FYI - I tried a bunch of times....then redownloaded and eventually it worked.
Hi @MothyTim --
ONC has provided further clarification on this in the ONC (g)(10) CCG:
TLS version 1.2, or above must be enforced for the appropriate connections
and
Health IT developers are encouraged but not required to follow TLS Best Current Practice (BCP 195) for TLS version enforcement, referenced in section 6.1.0.3 of the HL7® 4.0.1 Fast Healthcare Interoperability Resources Specification (FHIR®) Release 4, October 30, 2019, which recommends TLS 1.2, or higher to be used for all production data exchange and limits support for lower versions of TLS. To meet ONC Certification requirements, Health IT developers must document how the Health IT Module enforces TLS version 1.2, or above to meet the API documentation requirements at § 170.315(g)(10)(viii) and API Transparency Conditions at 45 CFR 170.404(a)(2).
So denying at the connection level is encouraged but not required. We'll update our tests as soon as we can. Thanks for raising the issue to ONC & your patience!
Hi, We are having an issue with passing this 1 5.3.01 test case in the bulk data Inferno tool.
The implementation we have set up returns AWS S3 signed URLs for the resource links in the Bulk Data Status request response and used for the subsequent fetching of the resources. The AWS S3 bucket has a policy to only permit TLS 1.2 version. As demonstrated with curl it properly rejects 1.1 access:
curl '' --tlsv1.1 --tls-max 1.1
<?xml version="1.0" encoding="UTF-8"?>
AccessDenied
Using curl with 1.2 properly downloads the resource data.
But the inferno tool fails the test:
error: | Server incorrectly allowed TLS 1.0 connection. error: | Server incorrectly allowed TLS 1.1 connection.
Is inferno only checking the AWS host and not the bucket and it's policy?
The HL7 clearly states the AWS signed URLs are compliant since our implementation sets requiredAccessToken to false.
From specs: https://hl7.org/fhir/uv/bulkdata/STU1.0.1/export/index.html
requiredAccessToken: indicates whether downloading the generated files requires a bearer access tokenValue SHALL be true if both the file server and the FHIR API server control access using OAuth 2.0 bearer tokens.
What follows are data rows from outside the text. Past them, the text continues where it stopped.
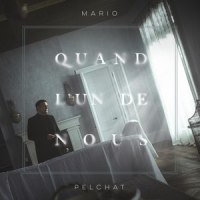 Quand l'un de nous_Mario Pelchat
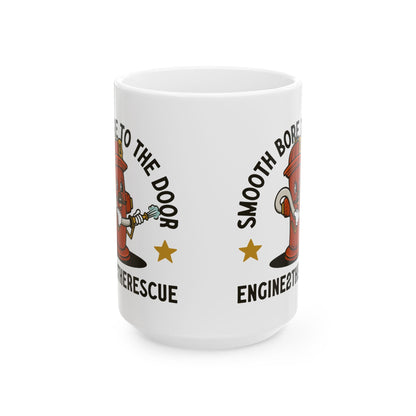 Smooth Bore To The Door Ceramic Mug, (11oz, 15oz)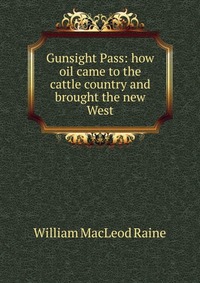 Gunsight Pass: how oil came to the cattle country and brought the new West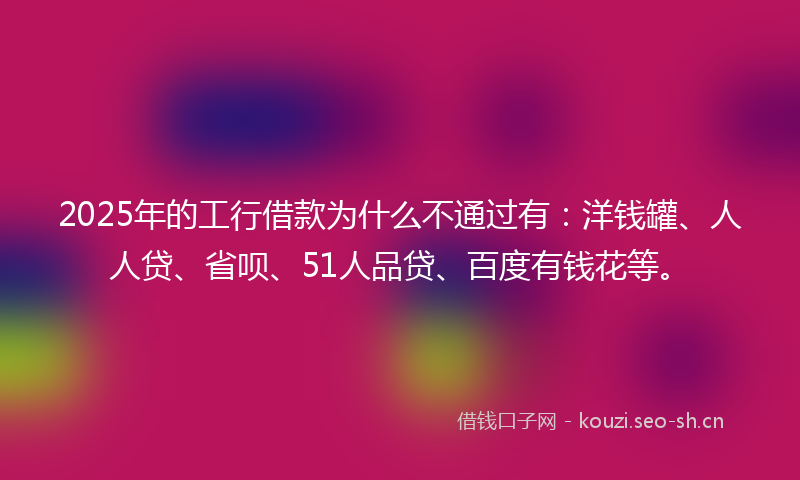 2025年的工行借款为什么不通过有：洋钱罐、人人贷、省呗、51人品贷、百度有钱花等。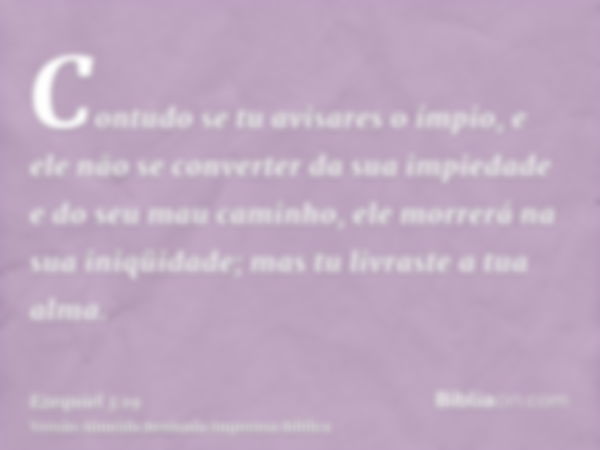 Contudo se tu avisares o ímpio, e ele não se converter da sua impiedade e do seu mau caminho, ele morrerá na sua iniqüidade; mas tu livraste a tua alma.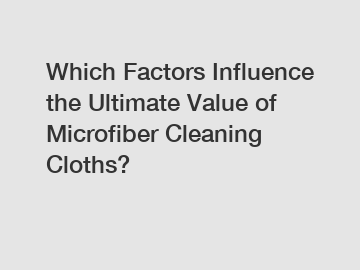 Which Factors Influence the Ultimate Value of Microfiber Cleaning Cloths?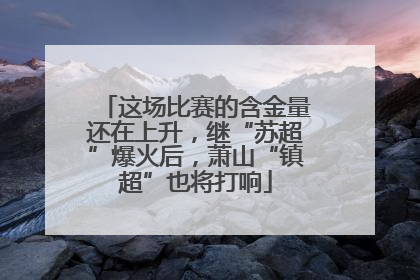 这场比赛的含金量还在上升，继“苏超”爆火后，萧山“镇超”也将打响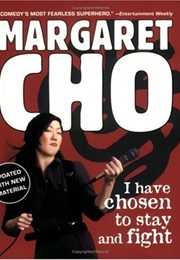 I Have Chosen to Stay and Fight (Margaret Cho)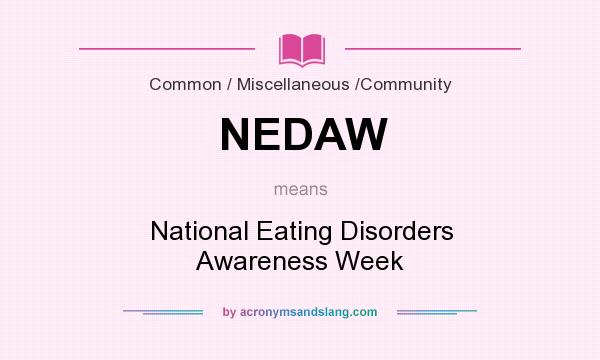 What does NEDAW mean? It stands for National Eating Disorders Awareness Week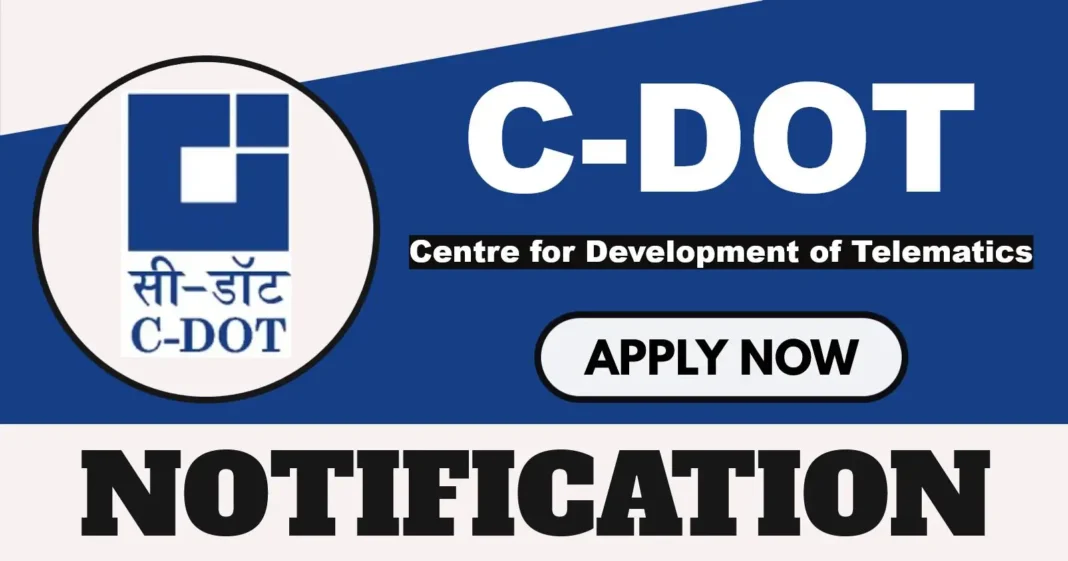 C-DOT Technician Post Notification 2025 Out for 29 Vacancies in Delhi and Bengaluru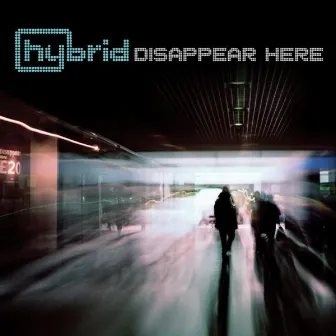 Disappear Here by Hybrid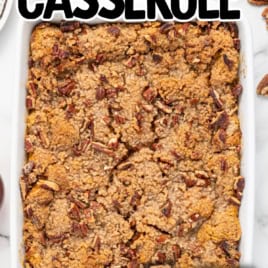 A baked Pumpkin French Toast Casserole topped with pecans in a white dish, with a serving on a plate below and text reading Pumpkin Breakfast Casserole and Thanksgiving Brunch!.
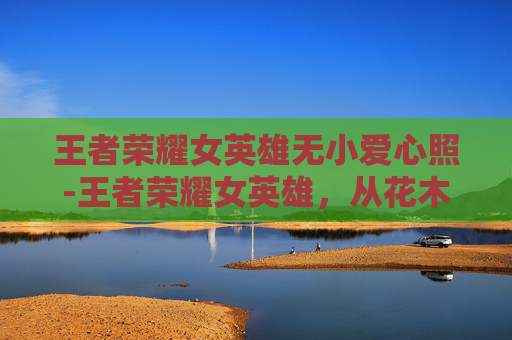 王者荣耀女英雄无小爱心照-王者荣耀女英雄，从花木兰到嫦娥，她们的故事与魅力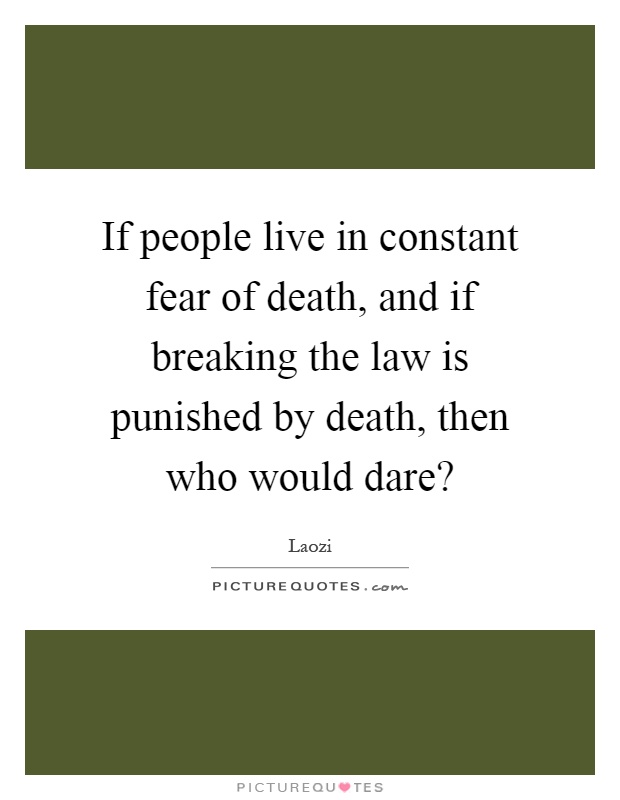 If people live in constant fear of death, and if breaking the law is punished by death, then who would dare? Picture Quote #1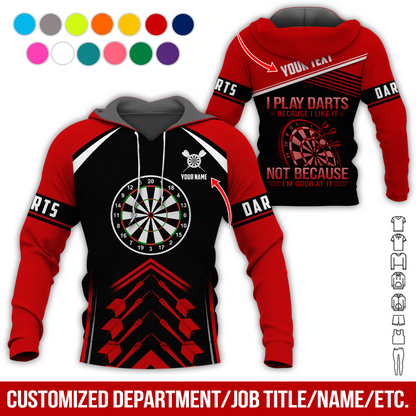 Customized Name & Text Darts Premium Hoodie, I Play Darts Not Because I'm Good At It Darts Hoodie, Perfect Gift For Darts Lovers, Darts Player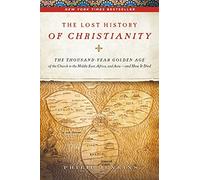 The Lost History of Christianity: The Thousand-Year Golden Age of the Church in the Middle East, Africa, and Asia--and How It Died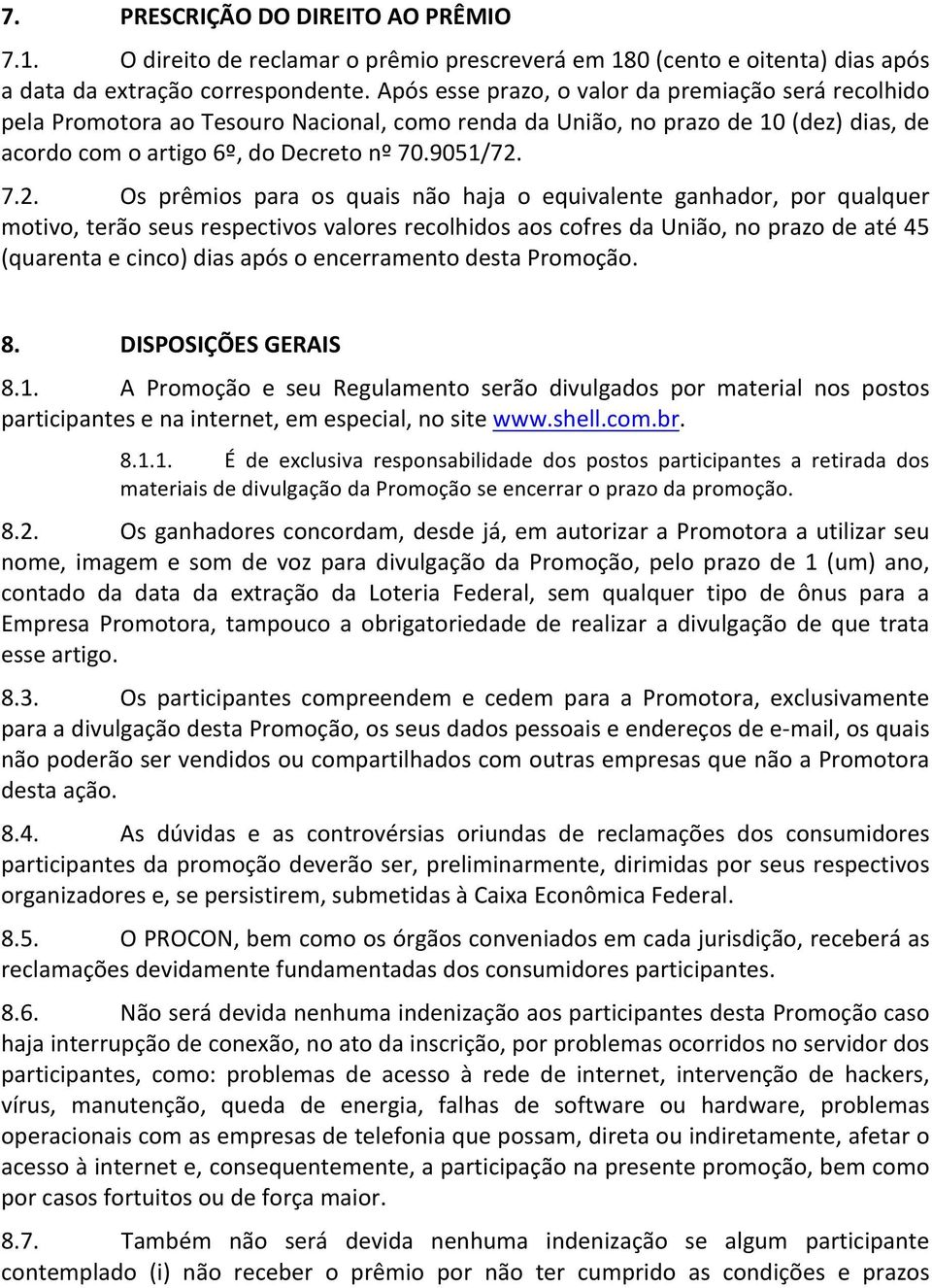 7.2. Os prêmios para os quais não haja o equivalente ganhador, por qualquer motivo, terão seus respectivos valores recolhidos aos cofres da União, no prazo de até 45 (quarenta e cinco) dias após o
Value MAY be false for file servers that use access-control schemes other than OAuth 2.0, such as downloads from Amazon S3 bucket URLs or verifiable file servers within an organization's firewall.
Is there an issue with Inferno certification tool not properly handling the AWS S3 scenario for 5.3.01?
All the other tests are passing and the data is properly returned in the subsequent tests using the signed URLs.